TRASCORO-VIRGEN DE LA MAYOR

La catedral seguntina, tan digna de estudio y contemplación por su mérito e importancia, nunca se visita sin lamentar el efecto del trascoro, en el que derrochó el siglo XVII con la mole de mármoles y tallas doradas que realmente destruyen el efecto de las admirables líneas de la catedral.

A espaldas del coro se encuentra una composición pesada y barroca, de jaspe negro de Calatorao, blanco de Fuentes de Jiloca y rojo, de Cehejín, con caprichosas columnas salomónicas, obra del siglo XVII con excesiva decoración barroca.

Estas columnas salomónicas van unidas al nombre del arquitecto Juan de Lobera (1665), de Madrid, ayudado por Pedro de Miranda (1669).

Las hermosas columnas de mármol negro “proto barrocas» (sin hojarasca) es posible fecharlas antes de 1670, pues su ejecución se hizo por iniciativa del obispo D. Andrés Bravo de Salamanca.

Nos referimos al suntuoso retablo marmóreo que contiene el altar de la Virgen de Santa María la Mayor, patrona de la ciudad.

La imagen, cuyo origen parece remontarse a los primeros días de la restauración de la catedral y que por lo tanto pertenece al siglo XII, fue la titular de la iglesia, siendo sustituida en el retablo mayor por el Misterio de la Asunción.

Esta efigie era de campaña (socia belli), es decir: compañera de batalla.

Tiene una concavidad con las portezuelas al dorso donde se llevaban reliquias y formas consagradas. Es de tipo eucarístico.

....

**EJERCICIOS:**
- 1) Según el texto sobre el trascoro, ¿por iniciativa de qué obispo se ejecutaron las columnas de mármol negro?
- 2) Resume en dos oraciones el texto sobre el trascoro.
- 3) Copia del texto sobre el trascoro el fragmento que va desde "La imagen, cuyo" hasta "compañera de batalla.".

**DATOS GUARDADOS:**
....

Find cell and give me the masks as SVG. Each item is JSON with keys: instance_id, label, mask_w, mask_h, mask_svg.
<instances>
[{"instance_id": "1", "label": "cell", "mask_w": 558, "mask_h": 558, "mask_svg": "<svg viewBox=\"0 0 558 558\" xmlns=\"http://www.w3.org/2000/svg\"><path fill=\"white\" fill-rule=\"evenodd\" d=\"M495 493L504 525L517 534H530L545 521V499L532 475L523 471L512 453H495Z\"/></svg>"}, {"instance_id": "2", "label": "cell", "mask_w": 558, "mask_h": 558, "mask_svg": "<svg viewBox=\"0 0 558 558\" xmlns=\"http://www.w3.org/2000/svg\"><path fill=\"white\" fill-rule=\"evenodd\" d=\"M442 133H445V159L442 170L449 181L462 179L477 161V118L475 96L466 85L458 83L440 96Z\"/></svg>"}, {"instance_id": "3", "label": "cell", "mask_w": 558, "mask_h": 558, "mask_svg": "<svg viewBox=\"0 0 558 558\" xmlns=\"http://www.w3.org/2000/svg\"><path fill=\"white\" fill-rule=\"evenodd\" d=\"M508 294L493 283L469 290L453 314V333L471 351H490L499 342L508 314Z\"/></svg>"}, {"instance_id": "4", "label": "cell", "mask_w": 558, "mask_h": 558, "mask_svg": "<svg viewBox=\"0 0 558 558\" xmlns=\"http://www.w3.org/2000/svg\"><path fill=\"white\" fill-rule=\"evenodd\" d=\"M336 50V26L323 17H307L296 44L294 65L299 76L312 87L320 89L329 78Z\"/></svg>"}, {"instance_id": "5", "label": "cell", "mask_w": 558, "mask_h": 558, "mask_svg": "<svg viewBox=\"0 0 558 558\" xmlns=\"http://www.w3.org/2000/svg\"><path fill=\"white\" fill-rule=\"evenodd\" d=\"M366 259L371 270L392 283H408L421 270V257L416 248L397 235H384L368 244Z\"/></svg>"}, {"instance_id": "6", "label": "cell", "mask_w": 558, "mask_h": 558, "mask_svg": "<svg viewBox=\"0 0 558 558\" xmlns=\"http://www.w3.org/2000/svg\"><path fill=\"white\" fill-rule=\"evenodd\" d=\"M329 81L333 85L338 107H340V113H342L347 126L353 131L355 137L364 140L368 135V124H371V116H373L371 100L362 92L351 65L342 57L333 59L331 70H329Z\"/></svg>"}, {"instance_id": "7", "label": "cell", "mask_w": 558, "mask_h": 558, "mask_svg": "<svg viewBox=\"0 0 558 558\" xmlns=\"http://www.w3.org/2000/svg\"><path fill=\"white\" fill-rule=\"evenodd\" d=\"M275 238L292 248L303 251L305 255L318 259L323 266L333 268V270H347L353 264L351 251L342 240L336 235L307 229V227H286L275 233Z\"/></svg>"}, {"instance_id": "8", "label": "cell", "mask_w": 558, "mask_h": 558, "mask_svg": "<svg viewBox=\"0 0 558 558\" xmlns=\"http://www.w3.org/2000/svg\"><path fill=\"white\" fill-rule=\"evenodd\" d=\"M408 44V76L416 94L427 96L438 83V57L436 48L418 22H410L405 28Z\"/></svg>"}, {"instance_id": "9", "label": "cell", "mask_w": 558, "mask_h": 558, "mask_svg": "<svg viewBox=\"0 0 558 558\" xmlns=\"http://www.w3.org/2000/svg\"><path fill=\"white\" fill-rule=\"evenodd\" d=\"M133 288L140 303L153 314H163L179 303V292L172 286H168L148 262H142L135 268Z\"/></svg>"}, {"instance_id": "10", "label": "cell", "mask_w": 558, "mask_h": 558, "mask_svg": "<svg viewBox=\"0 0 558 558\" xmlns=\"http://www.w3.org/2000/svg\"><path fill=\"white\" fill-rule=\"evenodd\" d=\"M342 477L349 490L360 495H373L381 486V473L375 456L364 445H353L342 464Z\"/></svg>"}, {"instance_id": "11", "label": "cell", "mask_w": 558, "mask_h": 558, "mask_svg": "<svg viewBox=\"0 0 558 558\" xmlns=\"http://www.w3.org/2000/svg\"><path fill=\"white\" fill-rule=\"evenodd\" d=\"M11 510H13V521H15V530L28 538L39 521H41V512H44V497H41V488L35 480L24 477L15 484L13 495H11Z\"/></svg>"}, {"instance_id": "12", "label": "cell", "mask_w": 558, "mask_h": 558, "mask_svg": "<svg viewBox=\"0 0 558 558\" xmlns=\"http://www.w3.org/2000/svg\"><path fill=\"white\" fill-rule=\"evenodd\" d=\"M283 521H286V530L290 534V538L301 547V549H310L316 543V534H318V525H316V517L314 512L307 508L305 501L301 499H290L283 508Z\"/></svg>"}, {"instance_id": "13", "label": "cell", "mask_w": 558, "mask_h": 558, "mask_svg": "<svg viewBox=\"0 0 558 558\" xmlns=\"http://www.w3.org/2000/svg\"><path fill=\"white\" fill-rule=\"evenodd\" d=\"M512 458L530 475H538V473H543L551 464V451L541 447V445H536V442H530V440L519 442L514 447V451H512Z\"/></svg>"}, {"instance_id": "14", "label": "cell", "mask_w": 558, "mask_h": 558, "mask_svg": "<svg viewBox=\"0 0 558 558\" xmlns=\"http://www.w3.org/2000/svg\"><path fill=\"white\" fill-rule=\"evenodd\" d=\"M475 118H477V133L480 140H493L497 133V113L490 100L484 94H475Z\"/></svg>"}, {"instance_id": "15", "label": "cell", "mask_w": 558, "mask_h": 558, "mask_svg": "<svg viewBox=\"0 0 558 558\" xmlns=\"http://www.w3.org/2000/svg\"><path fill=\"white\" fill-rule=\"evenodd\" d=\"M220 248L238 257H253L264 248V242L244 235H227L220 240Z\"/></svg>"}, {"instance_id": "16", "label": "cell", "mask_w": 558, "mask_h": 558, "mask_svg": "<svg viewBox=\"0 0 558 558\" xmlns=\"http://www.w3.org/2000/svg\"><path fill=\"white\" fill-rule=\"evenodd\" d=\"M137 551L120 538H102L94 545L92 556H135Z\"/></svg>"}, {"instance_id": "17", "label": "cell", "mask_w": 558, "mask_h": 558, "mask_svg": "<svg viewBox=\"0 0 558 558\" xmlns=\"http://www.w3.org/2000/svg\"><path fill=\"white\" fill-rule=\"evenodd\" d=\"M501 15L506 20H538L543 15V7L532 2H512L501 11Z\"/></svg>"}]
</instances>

....

**RESPUESTAS:**
- 1) Por iniciativa del obispo D. Andrés Bravo de Salamanca.

- 2) El trascoro de la catedral seguntina es una pesada composición barroca del siglo XVII, de jaspes de varios colores y columnas salomónicas, que destruye el efecto de las líneas de la catedral y se vincula al arquitecto Juan de Lobera, ayudado por Pedro de Miranda. Este retablo marmóreo contiene el altar de la Virgen de Santa María la Mayor, patrona de la ciudad, una imagen de campaña y de tipo eucarístico que parece remontarse al siglo XII y fue la titular de la iglesia.

- 3)
La imagen, cuyo origen parece remontarse a los primeros días de la restauración de la catedral y que por lo tanto pertenece al siglo XII, fue la titular de la iglesia, siendo sustituida en el retablo mayor por el Misterio de la Asunción.

Esta efigie era de campaña (socia belli), es decir: compañera de batalla.